The BART Board will review the Isabel Neighborhood Plan (INP) during its meeting on April 12 in Oakland.

The meeting is scheduled for 9 a.m. in the BART Board Room, Kaiser Center 20th Street Mall- Third Floor, 2040 Webster Street.

There is no action scheduled. The board will hear a report on the INP and offer comments.

Val Menotti, Chief Planning and Development Officer, for BART has already sent comments to Livermore regarding its plan.

Among the recommendations from BART are higher densities and taller buildings for the residential zoning.

As part of the BART to Livermore extension project, Livermore has created the Isabel Neighborhood Plan. As proposed, it would include 3500 units and 8000 jobs. The Livermore City Council is scheduled to discuss the plan at its May 14 meeting.

Residential construction would occur in phases. The phasing program is linked to the BART to Livermore extension. Specifically, Phase I is linked to approval of a full BART extension to the Isabel Planning Area; Phase II to securing full project funding for the BART extension project, and Phase III to the start of construction for the BART extension project.

Land use was a topic of the letter sent to Livermore by BART. It notes that the diversity of the residential and non-residential uses has great potential to achieve a vibrant transit oriented development (TOD) environment. BART acknowledges the City's efforts to plan for higher densities in the INP area and that the plan will meet the current Plan Bay Area Priority Development Area goals and BART's TOD Performance Targets, if the plan is implemented as currently envisioned. However, BART suggests changes.

Specifically, BART proposes that all residential within 1/4-mile be designated "Core" and the remainder be designated "Village," except for the parcels backing up on Stetson Way. BART TOD Guidelines calls for a minimum net density 75 du/ac minimum for development on BART parcels. They recommend that all parcels within walking distance aspire to this requirement.

Other recommendations include increasing Village minimum stories to 3, Center minimum stories to 4, and Core minimum stories to 4 and maximum to 7 stories.

Parking was one of the areas to receive comments from BART. It was noted that the INP parking plans and policies can still be improved.
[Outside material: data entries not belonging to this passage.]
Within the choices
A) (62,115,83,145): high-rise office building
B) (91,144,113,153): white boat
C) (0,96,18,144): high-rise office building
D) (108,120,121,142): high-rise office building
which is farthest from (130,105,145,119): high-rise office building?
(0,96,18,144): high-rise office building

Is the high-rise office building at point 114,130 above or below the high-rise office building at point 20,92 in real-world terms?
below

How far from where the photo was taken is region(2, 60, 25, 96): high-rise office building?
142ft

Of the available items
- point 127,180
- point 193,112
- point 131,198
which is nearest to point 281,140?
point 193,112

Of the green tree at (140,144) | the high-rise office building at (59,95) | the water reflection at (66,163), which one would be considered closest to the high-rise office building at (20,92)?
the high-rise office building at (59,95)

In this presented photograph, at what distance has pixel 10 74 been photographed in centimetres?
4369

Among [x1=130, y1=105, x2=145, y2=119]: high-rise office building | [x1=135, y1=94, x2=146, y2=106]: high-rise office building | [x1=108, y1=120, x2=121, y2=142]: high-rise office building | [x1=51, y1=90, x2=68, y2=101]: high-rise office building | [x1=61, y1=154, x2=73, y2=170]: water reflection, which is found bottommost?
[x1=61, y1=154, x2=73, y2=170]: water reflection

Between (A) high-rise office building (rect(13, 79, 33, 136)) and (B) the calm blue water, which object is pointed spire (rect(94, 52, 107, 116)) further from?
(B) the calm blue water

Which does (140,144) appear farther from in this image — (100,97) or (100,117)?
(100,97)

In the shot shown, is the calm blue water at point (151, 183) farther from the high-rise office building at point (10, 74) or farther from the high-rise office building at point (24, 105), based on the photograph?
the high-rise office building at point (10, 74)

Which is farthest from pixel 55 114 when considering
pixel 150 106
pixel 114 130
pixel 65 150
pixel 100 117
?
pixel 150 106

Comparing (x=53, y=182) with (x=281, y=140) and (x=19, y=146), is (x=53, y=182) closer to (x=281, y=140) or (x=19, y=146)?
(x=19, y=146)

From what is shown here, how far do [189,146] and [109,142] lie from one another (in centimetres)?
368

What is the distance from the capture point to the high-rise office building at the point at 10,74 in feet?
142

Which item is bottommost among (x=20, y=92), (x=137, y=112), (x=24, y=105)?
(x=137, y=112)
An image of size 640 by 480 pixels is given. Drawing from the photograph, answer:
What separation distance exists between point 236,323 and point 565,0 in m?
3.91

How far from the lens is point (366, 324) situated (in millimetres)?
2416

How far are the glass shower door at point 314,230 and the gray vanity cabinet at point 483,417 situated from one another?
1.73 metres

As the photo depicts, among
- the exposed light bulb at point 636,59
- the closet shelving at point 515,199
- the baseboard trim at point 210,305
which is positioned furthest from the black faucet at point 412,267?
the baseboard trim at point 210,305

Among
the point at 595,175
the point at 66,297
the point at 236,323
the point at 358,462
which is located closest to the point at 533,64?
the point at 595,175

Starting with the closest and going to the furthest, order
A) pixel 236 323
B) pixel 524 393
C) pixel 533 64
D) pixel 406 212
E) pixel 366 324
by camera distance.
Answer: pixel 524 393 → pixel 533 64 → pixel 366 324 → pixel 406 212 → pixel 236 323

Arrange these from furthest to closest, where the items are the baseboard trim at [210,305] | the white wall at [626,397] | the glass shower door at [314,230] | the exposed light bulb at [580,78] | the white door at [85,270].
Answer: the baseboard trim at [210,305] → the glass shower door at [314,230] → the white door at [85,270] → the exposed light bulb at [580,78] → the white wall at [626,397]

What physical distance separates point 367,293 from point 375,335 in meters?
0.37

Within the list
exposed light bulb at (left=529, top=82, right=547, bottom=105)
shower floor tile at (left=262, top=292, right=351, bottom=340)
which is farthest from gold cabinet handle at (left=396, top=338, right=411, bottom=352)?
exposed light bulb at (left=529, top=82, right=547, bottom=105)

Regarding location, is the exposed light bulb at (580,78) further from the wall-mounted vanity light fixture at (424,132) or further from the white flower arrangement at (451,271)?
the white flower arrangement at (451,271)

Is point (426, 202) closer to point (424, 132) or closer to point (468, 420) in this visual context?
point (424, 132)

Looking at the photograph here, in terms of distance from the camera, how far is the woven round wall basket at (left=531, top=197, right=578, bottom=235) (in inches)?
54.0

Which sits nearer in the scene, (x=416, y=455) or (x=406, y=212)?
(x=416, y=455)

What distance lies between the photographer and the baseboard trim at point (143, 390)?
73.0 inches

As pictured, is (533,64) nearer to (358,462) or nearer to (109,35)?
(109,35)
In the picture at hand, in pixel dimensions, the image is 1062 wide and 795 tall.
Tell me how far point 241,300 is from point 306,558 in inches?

In general, according to BART, the neighborhood is still over-parked and is not entirely consistent with BART's TOD policy and guidelines that recommend against parking minimums and recommend lower parking maximums (1 space per unit for residential and 2.5 spaces/1,000 square feet for non-residential). The letter states, that eliminating parking minimums and reducing parking maximums can help reduce the cost of housing, consume less valuable land near transit and reduce associated environmental costs, such as water pollution from increased impervious surfaces.

In addition, BART expressed concern that the location of the additional parking capacity in such close proximity to the BART station entrance at a key point of pedestrian and bicycle access to the station will diminish the placemaking features of the development and discourage active and shared-ride modes of transit access, as well as diminish the overall quality of the transit­ oriented development.

If the City were to include additional parking, BART would recommend locating it further north, outside the core area but still providing a connection to the retail proposed on Main Street.

A future meeting at BART is scheduled for April 26. This will involve a project update and a summary of public outreach activities. No action is scheduled.